Researchers found no overall benefit of adjuvant vitamin B12, B6 and folic acid on symptoms and neurocognition in first-episode psychosis, according to study findings.

Perspective from Joshua L. Roffman, MD, MMSc

However, secondary analyses revealed that B-vitamins may benefit attention/vigilance in women and patients with elevated homocysteine and affective psychosis.

“We know that B-vitamins (particularly B6, B12 and folate) are important for brain health,” Kelly Allott, DPsych, from Orygen, The National Centre of Excellence in Youth Mental Health, and The University of Melbourne, Australia, told Healio Psychiatry. “Previous research involving people with long-term schizophrenia has shown that B-vitamin supplementation can improve symptoms of psychosis. However, no previous study had investigated whether B-vitamins could improve symptoms following a first episode of psychosis. Early effective treatments have the potential to prevent longer-term illness and functional difficulties.”

The researchers conducted a randomized, double-blind, placebo-controlled trial to evaluate whether homocysteine-lowering agents — folic acid, vitamin B12 and B6 — could lower homocysteine levels and improve symptomatology and composite neurocognition in 120 patients with first-episode psychosis.

Participants were randomized to receive once-daily adjunctive B-vitamin supplement (containing folic acid 5 mg, B12 0.4 mg, and B6 50 mg) or placebo for 12 weeks. Along with change in symptoms and neurocognition, researchers examined change in additional psychopathology measures (ie, symptoms, neurocognition, functioning, tolerability and safety).

Allott and colleagues found that B-vitamin supplementation had no significant effects on symptomology as measured by the Positive and Negative Syndrome Scale, or neurocognition. In addition, the results showed no significant group differences in secondary symptom domains.

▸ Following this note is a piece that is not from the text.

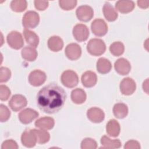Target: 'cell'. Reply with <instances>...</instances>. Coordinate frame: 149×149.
I'll return each mask as SVG.
<instances>
[{"instance_id":"38","label":"cell","mask_w":149,"mask_h":149,"mask_svg":"<svg viewBox=\"0 0 149 149\" xmlns=\"http://www.w3.org/2000/svg\"><path fill=\"white\" fill-rule=\"evenodd\" d=\"M124 148L126 149H139L140 148V145L139 143L136 140H129L125 143Z\"/></svg>"},{"instance_id":"26","label":"cell","mask_w":149,"mask_h":149,"mask_svg":"<svg viewBox=\"0 0 149 149\" xmlns=\"http://www.w3.org/2000/svg\"><path fill=\"white\" fill-rule=\"evenodd\" d=\"M113 112L116 118L123 119L125 118L128 113L127 106L123 103L116 104L113 107Z\"/></svg>"},{"instance_id":"27","label":"cell","mask_w":149,"mask_h":149,"mask_svg":"<svg viewBox=\"0 0 149 149\" xmlns=\"http://www.w3.org/2000/svg\"><path fill=\"white\" fill-rule=\"evenodd\" d=\"M22 58L28 61H34L37 57V51L31 47H25L21 52Z\"/></svg>"},{"instance_id":"35","label":"cell","mask_w":149,"mask_h":149,"mask_svg":"<svg viewBox=\"0 0 149 149\" xmlns=\"http://www.w3.org/2000/svg\"><path fill=\"white\" fill-rule=\"evenodd\" d=\"M11 76L10 70L5 67H1L0 69V82H6Z\"/></svg>"},{"instance_id":"40","label":"cell","mask_w":149,"mask_h":149,"mask_svg":"<svg viewBox=\"0 0 149 149\" xmlns=\"http://www.w3.org/2000/svg\"><path fill=\"white\" fill-rule=\"evenodd\" d=\"M137 4L140 8L143 9H146L148 7L149 1H138Z\"/></svg>"},{"instance_id":"10","label":"cell","mask_w":149,"mask_h":149,"mask_svg":"<svg viewBox=\"0 0 149 149\" xmlns=\"http://www.w3.org/2000/svg\"><path fill=\"white\" fill-rule=\"evenodd\" d=\"M26 97L21 94H16L12 96L9 102V105L13 111H18L27 105Z\"/></svg>"},{"instance_id":"30","label":"cell","mask_w":149,"mask_h":149,"mask_svg":"<svg viewBox=\"0 0 149 149\" xmlns=\"http://www.w3.org/2000/svg\"><path fill=\"white\" fill-rule=\"evenodd\" d=\"M125 50V47L123 43L119 41L114 42L109 47L111 53L116 56H118L123 54Z\"/></svg>"},{"instance_id":"32","label":"cell","mask_w":149,"mask_h":149,"mask_svg":"<svg viewBox=\"0 0 149 149\" xmlns=\"http://www.w3.org/2000/svg\"><path fill=\"white\" fill-rule=\"evenodd\" d=\"M97 147V142L91 138H86L81 143V148L82 149H95Z\"/></svg>"},{"instance_id":"29","label":"cell","mask_w":149,"mask_h":149,"mask_svg":"<svg viewBox=\"0 0 149 149\" xmlns=\"http://www.w3.org/2000/svg\"><path fill=\"white\" fill-rule=\"evenodd\" d=\"M32 132L35 135L37 142L39 144H44L47 143L49 139L50 135L48 132L45 130H37V129H31Z\"/></svg>"},{"instance_id":"12","label":"cell","mask_w":149,"mask_h":149,"mask_svg":"<svg viewBox=\"0 0 149 149\" xmlns=\"http://www.w3.org/2000/svg\"><path fill=\"white\" fill-rule=\"evenodd\" d=\"M38 115V112L36 111L31 108H26L20 112L19 119L22 123L29 124L37 118Z\"/></svg>"},{"instance_id":"33","label":"cell","mask_w":149,"mask_h":149,"mask_svg":"<svg viewBox=\"0 0 149 149\" xmlns=\"http://www.w3.org/2000/svg\"><path fill=\"white\" fill-rule=\"evenodd\" d=\"M59 6L63 10H69L73 9L77 4V1L74 0H61L59 1Z\"/></svg>"},{"instance_id":"37","label":"cell","mask_w":149,"mask_h":149,"mask_svg":"<svg viewBox=\"0 0 149 149\" xmlns=\"http://www.w3.org/2000/svg\"><path fill=\"white\" fill-rule=\"evenodd\" d=\"M2 149H8V148H18V146L16 141L12 140H8L5 141L2 145Z\"/></svg>"},{"instance_id":"13","label":"cell","mask_w":149,"mask_h":149,"mask_svg":"<svg viewBox=\"0 0 149 149\" xmlns=\"http://www.w3.org/2000/svg\"><path fill=\"white\" fill-rule=\"evenodd\" d=\"M65 52L68 58L74 61L80 57L81 54V49L77 44L71 43L66 46Z\"/></svg>"},{"instance_id":"11","label":"cell","mask_w":149,"mask_h":149,"mask_svg":"<svg viewBox=\"0 0 149 149\" xmlns=\"http://www.w3.org/2000/svg\"><path fill=\"white\" fill-rule=\"evenodd\" d=\"M136 84L135 81L130 77L124 78L120 83L121 93L125 95L132 94L136 90Z\"/></svg>"},{"instance_id":"17","label":"cell","mask_w":149,"mask_h":149,"mask_svg":"<svg viewBox=\"0 0 149 149\" xmlns=\"http://www.w3.org/2000/svg\"><path fill=\"white\" fill-rule=\"evenodd\" d=\"M81 83L86 87L94 86L97 81V74L92 71H86L81 76Z\"/></svg>"},{"instance_id":"19","label":"cell","mask_w":149,"mask_h":149,"mask_svg":"<svg viewBox=\"0 0 149 149\" xmlns=\"http://www.w3.org/2000/svg\"><path fill=\"white\" fill-rule=\"evenodd\" d=\"M115 7L120 13H127L133 10L134 3L132 1H118L115 4Z\"/></svg>"},{"instance_id":"14","label":"cell","mask_w":149,"mask_h":149,"mask_svg":"<svg viewBox=\"0 0 149 149\" xmlns=\"http://www.w3.org/2000/svg\"><path fill=\"white\" fill-rule=\"evenodd\" d=\"M114 68L118 73L121 75L127 74L131 69V65L129 62L125 58L118 59L114 64Z\"/></svg>"},{"instance_id":"7","label":"cell","mask_w":149,"mask_h":149,"mask_svg":"<svg viewBox=\"0 0 149 149\" xmlns=\"http://www.w3.org/2000/svg\"><path fill=\"white\" fill-rule=\"evenodd\" d=\"M76 13L78 19L84 22L90 20L94 16L93 9L88 5H82L79 6L77 9Z\"/></svg>"},{"instance_id":"25","label":"cell","mask_w":149,"mask_h":149,"mask_svg":"<svg viewBox=\"0 0 149 149\" xmlns=\"http://www.w3.org/2000/svg\"><path fill=\"white\" fill-rule=\"evenodd\" d=\"M112 65L110 61L104 58H100L97 62V71L101 74H106L111 70Z\"/></svg>"},{"instance_id":"21","label":"cell","mask_w":149,"mask_h":149,"mask_svg":"<svg viewBox=\"0 0 149 149\" xmlns=\"http://www.w3.org/2000/svg\"><path fill=\"white\" fill-rule=\"evenodd\" d=\"M120 125L115 119H111L109 120L106 126V130L107 133L112 137H117L120 133Z\"/></svg>"},{"instance_id":"20","label":"cell","mask_w":149,"mask_h":149,"mask_svg":"<svg viewBox=\"0 0 149 149\" xmlns=\"http://www.w3.org/2000/svg\"><path fill=\"white\" fill-rule=\"evenodd\" d=\"M103 13L105 17L109 22H113L118 18V13L108 2H106L104 4L103 6Z\"/></svg>"},{"instance_id":"36","label":"cell","mask_w":149,"mask_h":149,"mask_svg":"<svg viewBox=\"0 0 149 149\" xmlns=\"http://www.w3.org/2000/svg\"><path fill=\"white\" fill-rule=\"evenodd\" d=\"M10 95V90L5 85L0 86V99L2 101H6Z\"/></svg>"},{"instance_id":"4","label":"cell","mask_w":149,"mask_h":149,"mask_svg":"<svg viewBox=\"0 0 149 149\" xmlns=\"http://www.w3.org/2000/svg\"><path fill=\"white\" fill-rule=\"evenodd\" d=\"M40 22L38 14L33 10L27 12L23 17L22 24L26 29H34L38 26Z\"/></svg>"},{"instance_id":"41","label":"cell","mask_w":149,"mask_h":149,"mask_svg":"<svg viewBox=\"0 0 149 149\" xmlns=\"http://www.w3.org/2000/svg\"><path fill=\"white\" fill-rule=\"evenodd\" d=\"M143 88L144 91H145L148 94V91H147V90H148V79L145 81H144L143 84Z\"/></svg>"},{"instance_id":"23","label":"cell","mask_w":149,"mask_h":149,"mask_svg":"<svg viewBox=\"0 0 149 149\" xmlns=\"http://www.w3.org/2000/svg\"><path fill=\"white\" fill-rule=\"evenodd\" d=\"M23 35L27 44L33 47H37L39 44V38L34 31L25 29L23 31Z\"/></svg>"},{"instance_id":"24","label":"cell","mask_w":149,"mask_h":149,"mask_svg":"<svg viewBox=\"0 0 149 149\" xmlns=\"http://www.w3.org/2000/svg\"><path fill=\"white\" fill-rule=\"evenodd\" d=\"M86 92L83 89L79 88L74 89L71 93V99L76 104H83L86 101Z\"/></svg>"},{"instance_id":"8","label":"cell","mask_w":149,"mask_h":149,"mask_svg":"<svg viewBox=\"0 0 149 149\" xmlns=\"http://www.w3.org/2000/svg\"><path fill=\"white\" fill-rule=\"evenodd\" d=\"M73 35L77 41H84L89 36L88 29L84 24H77L73 27Z\"/></svg>"},{"instance_id":"39","label":"cell","mask_w":149,"mask_h":149,"mask_svg":"<svg viewBox=\"0 0 149 149\" xmlns=\"http://www.w3.org/2000/svg\"><path fill=\"white\" fill-rule=\"evenodd\" d=\"M34 5L38 10H44L48 6V2L45 1H35Z\"/></svg>"},{"instance_id":"28","label":"cell","mask_w":149,"mask_h":149,"mask_svg":"<svg viewBox=\"0 0 149 149\" xmlns=\"http://www.w3.org/2000/svg\"><path fill=\"white\" fill-rule=\"evenodd\" d=\"M101 143L107 148H119L121 146V142L119 139L112 140L107 136H103L101 137Z\"/></svg>"},{"instance_id":"9","label":"cell","mask_w":149,"mask_h":149,"mask_svg":"<svg viewBox=\"0 0 149 149\" xmlns=\"http://www.w3.org/2000/svg\"><path fill=\"white\" fill-rule=\"evenodd\" d=\"M47 76L45 73L40 70L32 71L29 76V81L33 86L38 87L42 85L46 80Z\"/></svg>"},{"instance_id":"6","label":"cell","mask_w":149,"mask_h":149,"mask_svg":"<svg viewBox=\"0 0 149 149\" xmlns=\"http://www.w3.org/2000/svg\"><path fill=\"white\" fill-rule=\"evenodd\" d=\"M92 32L97 36L102 37L108 31V26L105 22L101 19H95L91 24Z\"/></svg>"},{"instance_id":"34","label":"cell","mask_w":149,"mask_h":149,"mask_svg":"<svg viewBox=\"0 0 149 149\" xmlns=\"http://www.w3.org/2000/svg\"><path fill=\"white\" fill-rule=\"evenodd\" d=\"M0 107V120L1 122H4L9 119L10 116V111L5 105L3 104H1Z\"/></svg>"},{"instance_id":"3","label":"cell","mask_w":149,"mask_h":149,"mask_svg":"<svg viewBox=\"0 0 149 149\" xmlns=\"http://www.w3.org/2000/svg\"><path fill=\"white\" fill-rule=\"evenodd\" d=\"M61 80L63 85L68 88L74 87L79 83V77L77 73L71 70L64 71L61 75Z\"/></svg>"},{"instance_id":"1","label":"cell","mask_w":149,"mask_h":149,"mask_svg":"<svg viewBox=\"0 0 149 149\" xmlns=\"http://www.w3.org/2000/svg\"><path fill=\"white\" fill-rule=\"evenodd\" d=\"M66 98L65 91L58 84L52 83L39 91L37 95V103L44 112L54 113L63 107Z\"/></svg>"},{"instance_id":"5","label":"cell","mask_w":149,"mask_h":149,"mask_svg":"<svg viewBox=\"0 0 149 149\" xmlns=\"http://www.w3.org/2000/svg\"><path fill=\"white\" fill-rule=\"evenodd\" d=\"M7 42L9 45L15 49L21 48L24 45V41L22 34L16 31H12L7 36Z\"/></svg>"},{"instance_id":"22","label":"cell","mask_w":149,"mask_h":149,"mask_svg":"<svg viewBox=\"0 0 149 149\" xmlns=\"http://www.w3.org/2000/svg\"><path fill=\"white\" fill-rule=\"evenodd\" d=\"M48 48L54 52L61 50L63 47V42L61 38L58 36H52L48 40Z\"/></svg>"},{"instance_id":"16","label":"cell","mask_w":149,"mask_h":149,"mask_svg":"<svg viewBox=\"0 0 149 149\" xmlns=\"http://www.w3.org/2000/svg\"><path fill=\"white\" fill-rule=\"evenodd\" d=\"M21 141L23 145L26 147L31 148L35 146L37 142L34 134L31 130H26L22 134Z\"/></svg>"},{"instance_id":"18","label":"cell","mask_w":149,"mask_h":149,"mask_svg":"<svg viewBox=\"0 0 149 149\" xmlns=\"http://www.w3.org/2000/svg\"><path fill=\"white\" fill-rule=\"evenodd\" d=\"M55 122L51 117H42L37 119L35 122V126L42 130H49L53 128Z\"/></svg>"},{"instance_id":"2","label":"cell","mask_w":149,"mask_h":149,"mask_svg":"<svg viewBox=\"0 0 149 149\" xmlns=\"http://www.w3.org/2000/svg\"><path fill=\"white\" fill-rule=\"evenodd\" d=\"M87 49L91 55L100 56L105 51L106 46L102 40L93 38L88 41L87 45Z\"/></svg>"},{"instance_id":"31","label":"cell","mask_w":149,"mask_h":149,"mask_svg":"<svg viewBox=\"0 0 149 149\" xmlns=\"http://www.w3.org/2000/svg\"><path fill=\"white\" fill-rule=\"evenodd\" d=\"M27 2L24 0H14L10 3V8L16 12H22L27 8Z\"/></svg>"},{"instance_id":"15","label":"cell","mask_w":149,"mask_h":149,"mask_svg":"<svg viewBox=\"0 0 149 149\" xmlns=\"http://www.w3.org/2000/svg\"><path fill=\"white\" fill-rule=\"evenodd\" d=\"M88 119L94 123H100L104 119L105 114L102 109L97 107L90 108L87 112Z\"/></svg>"}]
</instances>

However, over the 12 weeks, the B-vitamin group showed a greater average decrease in homocysteine levels (effect size = –0.65; P = .003). Furthermore, analysis revealed a significant group difference in the attention/vigilance domain (effect size = 0.49; P = .024) indicating that the B-vitamin group remained stable while the placebo group declined in performance.

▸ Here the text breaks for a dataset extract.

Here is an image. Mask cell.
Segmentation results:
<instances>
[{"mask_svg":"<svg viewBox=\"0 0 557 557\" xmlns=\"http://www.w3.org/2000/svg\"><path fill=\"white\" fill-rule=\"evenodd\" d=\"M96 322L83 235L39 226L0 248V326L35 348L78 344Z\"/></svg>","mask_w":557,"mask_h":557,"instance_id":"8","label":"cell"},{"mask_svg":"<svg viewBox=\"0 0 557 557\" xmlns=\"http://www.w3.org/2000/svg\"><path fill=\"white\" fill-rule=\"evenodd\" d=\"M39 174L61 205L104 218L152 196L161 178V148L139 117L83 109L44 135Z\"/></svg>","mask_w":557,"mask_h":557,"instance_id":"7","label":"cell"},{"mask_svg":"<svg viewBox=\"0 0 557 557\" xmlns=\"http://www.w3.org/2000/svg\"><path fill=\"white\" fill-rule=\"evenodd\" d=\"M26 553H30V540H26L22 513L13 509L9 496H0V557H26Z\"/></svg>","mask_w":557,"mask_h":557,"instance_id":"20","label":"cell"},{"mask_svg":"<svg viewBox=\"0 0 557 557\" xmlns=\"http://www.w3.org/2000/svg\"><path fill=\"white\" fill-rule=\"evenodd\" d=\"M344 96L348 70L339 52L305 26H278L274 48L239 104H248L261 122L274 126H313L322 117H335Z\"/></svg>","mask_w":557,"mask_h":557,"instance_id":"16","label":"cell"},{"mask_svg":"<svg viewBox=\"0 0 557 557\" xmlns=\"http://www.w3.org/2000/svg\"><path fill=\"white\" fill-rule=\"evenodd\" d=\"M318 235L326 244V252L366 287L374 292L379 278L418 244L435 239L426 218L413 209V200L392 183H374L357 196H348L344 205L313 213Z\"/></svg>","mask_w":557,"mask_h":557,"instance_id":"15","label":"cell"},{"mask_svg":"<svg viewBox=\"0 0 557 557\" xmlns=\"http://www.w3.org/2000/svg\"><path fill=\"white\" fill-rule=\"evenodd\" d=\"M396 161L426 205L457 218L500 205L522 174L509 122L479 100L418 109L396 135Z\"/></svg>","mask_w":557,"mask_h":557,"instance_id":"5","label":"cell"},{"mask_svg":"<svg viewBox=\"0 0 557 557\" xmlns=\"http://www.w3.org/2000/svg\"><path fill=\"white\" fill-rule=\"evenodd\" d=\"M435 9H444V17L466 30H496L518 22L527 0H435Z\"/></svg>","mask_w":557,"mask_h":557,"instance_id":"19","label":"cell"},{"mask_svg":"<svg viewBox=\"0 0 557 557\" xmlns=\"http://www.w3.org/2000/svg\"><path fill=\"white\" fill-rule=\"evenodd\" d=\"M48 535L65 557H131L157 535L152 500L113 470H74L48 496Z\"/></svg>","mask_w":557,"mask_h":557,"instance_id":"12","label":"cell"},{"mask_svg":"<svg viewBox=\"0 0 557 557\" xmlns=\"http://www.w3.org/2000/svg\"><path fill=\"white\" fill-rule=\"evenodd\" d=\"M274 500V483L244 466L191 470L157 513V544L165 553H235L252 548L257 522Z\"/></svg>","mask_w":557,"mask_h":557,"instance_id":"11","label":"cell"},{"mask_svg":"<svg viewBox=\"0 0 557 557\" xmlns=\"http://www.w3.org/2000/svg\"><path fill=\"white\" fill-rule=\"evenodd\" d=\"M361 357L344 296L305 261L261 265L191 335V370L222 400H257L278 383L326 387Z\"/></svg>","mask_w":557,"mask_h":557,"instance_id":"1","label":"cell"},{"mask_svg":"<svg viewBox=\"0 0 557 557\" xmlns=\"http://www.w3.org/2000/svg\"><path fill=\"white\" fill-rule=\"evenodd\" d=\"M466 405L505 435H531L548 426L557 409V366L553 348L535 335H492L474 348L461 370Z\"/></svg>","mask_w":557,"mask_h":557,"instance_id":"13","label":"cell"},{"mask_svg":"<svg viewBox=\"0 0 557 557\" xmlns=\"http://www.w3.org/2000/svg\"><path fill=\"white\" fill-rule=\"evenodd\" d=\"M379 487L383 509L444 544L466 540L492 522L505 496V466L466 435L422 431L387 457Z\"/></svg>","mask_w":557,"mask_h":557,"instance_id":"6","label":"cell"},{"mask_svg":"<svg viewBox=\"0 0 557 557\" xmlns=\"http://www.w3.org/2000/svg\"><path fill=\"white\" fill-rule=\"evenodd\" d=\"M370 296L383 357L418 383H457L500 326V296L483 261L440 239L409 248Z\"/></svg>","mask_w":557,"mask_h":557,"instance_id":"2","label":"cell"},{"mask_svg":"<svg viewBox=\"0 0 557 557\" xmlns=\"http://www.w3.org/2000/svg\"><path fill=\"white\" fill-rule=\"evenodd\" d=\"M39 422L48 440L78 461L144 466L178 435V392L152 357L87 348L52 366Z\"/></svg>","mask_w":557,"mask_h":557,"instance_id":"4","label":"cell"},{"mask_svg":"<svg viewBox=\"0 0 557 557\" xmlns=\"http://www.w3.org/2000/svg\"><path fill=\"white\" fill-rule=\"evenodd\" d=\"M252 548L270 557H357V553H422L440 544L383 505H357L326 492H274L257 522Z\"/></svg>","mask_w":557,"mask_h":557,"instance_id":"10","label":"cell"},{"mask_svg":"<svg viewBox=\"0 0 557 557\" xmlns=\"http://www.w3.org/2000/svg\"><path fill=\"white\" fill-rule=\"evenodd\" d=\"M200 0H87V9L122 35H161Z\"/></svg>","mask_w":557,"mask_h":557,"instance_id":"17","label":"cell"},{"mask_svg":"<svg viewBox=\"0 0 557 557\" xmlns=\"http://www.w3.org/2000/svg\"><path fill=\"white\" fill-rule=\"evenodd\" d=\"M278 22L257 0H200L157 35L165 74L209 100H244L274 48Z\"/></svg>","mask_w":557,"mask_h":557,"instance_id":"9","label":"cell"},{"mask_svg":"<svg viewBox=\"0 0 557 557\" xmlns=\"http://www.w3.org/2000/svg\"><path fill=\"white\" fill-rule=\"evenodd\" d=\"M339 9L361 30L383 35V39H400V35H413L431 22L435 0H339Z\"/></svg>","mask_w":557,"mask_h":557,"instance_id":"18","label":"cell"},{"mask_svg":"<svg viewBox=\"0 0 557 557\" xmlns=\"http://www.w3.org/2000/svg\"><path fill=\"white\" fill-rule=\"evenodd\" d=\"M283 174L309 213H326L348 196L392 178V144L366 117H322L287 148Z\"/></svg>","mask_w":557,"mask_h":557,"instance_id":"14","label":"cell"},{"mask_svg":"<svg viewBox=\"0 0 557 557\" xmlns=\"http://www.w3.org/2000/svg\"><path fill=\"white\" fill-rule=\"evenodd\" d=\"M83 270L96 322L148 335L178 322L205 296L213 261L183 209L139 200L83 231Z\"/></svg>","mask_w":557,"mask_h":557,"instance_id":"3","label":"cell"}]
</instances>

Overall, 14% of the sample had high homocysteine levels at baseline, which was tied to greater improvements in attention/vigilance after taking B vitamins, according to the results.

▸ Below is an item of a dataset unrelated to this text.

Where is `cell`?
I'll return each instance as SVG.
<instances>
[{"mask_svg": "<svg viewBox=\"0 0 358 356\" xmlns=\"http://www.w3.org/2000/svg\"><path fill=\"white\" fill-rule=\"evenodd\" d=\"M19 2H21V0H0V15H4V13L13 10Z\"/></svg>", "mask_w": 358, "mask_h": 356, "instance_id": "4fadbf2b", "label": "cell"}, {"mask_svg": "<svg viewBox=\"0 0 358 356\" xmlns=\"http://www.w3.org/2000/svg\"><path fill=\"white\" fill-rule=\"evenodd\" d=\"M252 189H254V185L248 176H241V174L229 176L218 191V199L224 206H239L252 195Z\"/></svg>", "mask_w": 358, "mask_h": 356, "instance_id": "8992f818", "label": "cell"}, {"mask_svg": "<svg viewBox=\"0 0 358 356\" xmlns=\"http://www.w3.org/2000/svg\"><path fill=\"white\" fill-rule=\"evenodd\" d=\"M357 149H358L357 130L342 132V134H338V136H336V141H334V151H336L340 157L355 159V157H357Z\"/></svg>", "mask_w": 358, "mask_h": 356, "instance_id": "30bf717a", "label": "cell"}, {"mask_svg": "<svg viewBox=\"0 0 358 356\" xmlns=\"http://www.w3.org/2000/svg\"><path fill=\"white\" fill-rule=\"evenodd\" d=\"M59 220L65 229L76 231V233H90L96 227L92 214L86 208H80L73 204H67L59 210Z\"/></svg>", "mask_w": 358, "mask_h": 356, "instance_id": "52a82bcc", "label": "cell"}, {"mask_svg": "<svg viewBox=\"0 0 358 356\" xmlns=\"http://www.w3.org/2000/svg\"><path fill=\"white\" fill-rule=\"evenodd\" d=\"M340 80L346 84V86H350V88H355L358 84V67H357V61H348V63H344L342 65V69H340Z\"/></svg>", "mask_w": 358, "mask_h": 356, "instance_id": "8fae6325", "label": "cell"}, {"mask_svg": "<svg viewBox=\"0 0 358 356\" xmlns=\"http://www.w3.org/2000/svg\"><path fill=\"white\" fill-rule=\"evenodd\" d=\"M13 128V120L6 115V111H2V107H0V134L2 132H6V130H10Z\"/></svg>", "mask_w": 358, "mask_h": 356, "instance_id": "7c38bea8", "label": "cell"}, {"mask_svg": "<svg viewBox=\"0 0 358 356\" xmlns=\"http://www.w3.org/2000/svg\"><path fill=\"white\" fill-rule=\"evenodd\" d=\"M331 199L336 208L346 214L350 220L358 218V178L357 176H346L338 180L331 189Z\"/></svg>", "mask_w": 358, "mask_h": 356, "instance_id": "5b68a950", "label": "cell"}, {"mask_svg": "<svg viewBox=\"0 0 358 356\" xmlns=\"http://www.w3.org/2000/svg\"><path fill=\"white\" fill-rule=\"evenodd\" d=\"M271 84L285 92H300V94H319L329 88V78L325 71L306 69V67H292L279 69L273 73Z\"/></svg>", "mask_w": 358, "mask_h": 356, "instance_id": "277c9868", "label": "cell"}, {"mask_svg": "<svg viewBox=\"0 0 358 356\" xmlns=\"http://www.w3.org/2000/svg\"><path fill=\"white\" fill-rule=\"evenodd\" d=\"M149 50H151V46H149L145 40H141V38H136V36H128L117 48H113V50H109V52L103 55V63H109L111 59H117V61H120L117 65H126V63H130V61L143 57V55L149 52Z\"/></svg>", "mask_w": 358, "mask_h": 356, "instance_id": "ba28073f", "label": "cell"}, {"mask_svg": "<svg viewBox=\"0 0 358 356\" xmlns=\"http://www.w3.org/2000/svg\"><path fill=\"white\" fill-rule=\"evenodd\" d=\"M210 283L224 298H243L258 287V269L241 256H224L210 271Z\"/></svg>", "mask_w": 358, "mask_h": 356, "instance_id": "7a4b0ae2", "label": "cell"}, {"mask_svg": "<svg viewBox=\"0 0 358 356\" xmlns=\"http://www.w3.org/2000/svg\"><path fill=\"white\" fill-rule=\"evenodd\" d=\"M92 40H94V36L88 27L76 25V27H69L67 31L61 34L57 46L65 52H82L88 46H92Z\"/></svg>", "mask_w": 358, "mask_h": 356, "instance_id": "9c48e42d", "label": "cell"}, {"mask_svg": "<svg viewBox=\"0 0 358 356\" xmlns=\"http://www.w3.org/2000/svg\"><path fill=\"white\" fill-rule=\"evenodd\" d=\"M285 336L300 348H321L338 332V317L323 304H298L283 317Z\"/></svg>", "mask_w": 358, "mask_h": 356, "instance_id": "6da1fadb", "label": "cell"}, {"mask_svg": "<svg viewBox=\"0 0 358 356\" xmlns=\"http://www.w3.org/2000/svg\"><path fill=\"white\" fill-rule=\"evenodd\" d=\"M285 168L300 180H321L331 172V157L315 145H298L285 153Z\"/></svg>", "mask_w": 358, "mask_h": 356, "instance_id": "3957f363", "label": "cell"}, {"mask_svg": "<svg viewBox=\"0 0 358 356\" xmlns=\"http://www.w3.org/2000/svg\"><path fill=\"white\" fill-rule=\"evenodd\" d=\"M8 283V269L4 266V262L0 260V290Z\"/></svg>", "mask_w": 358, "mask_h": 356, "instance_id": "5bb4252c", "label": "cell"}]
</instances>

“B-vitamin (B6, B12, folate) supplementation can aid concentration skills in young people with first-episode psychosis,” Allott told Healio Psychiatry. “People with psychosis who have elevated homocysteine levels (>15 mcmol/L) have a stronger response to B-vitamin supplementation than those who have normal homocysteine levels. This indicates that B-vitamin supplementation personalized to those with elevated homocysteine may be particularly beneficial.”

In addition, being female and having affective psychosis was linked to better neurocognition in select domains in patients taking B vitamins, according to the study.

“Given the high tolerability and low side-effect profiles of nutritional supplements, future research could explore using targeted multi-nutrient interventions for synergistic action in [first-episode psychosis],” Allott and colleagues wrote in Biological Psychiatry. “Individuals who have abnormal homocysteine or blood vitamin levels may be the most responsive to adjuvant vitamin treatment, strongly supporting a precision medicine or biomarker-guided treatment approach.” – by Savannah Demko

Disclosure: The authors report no relevant financial disclosures.

Editor’s note: This article was updated 1/30 with comments from the author.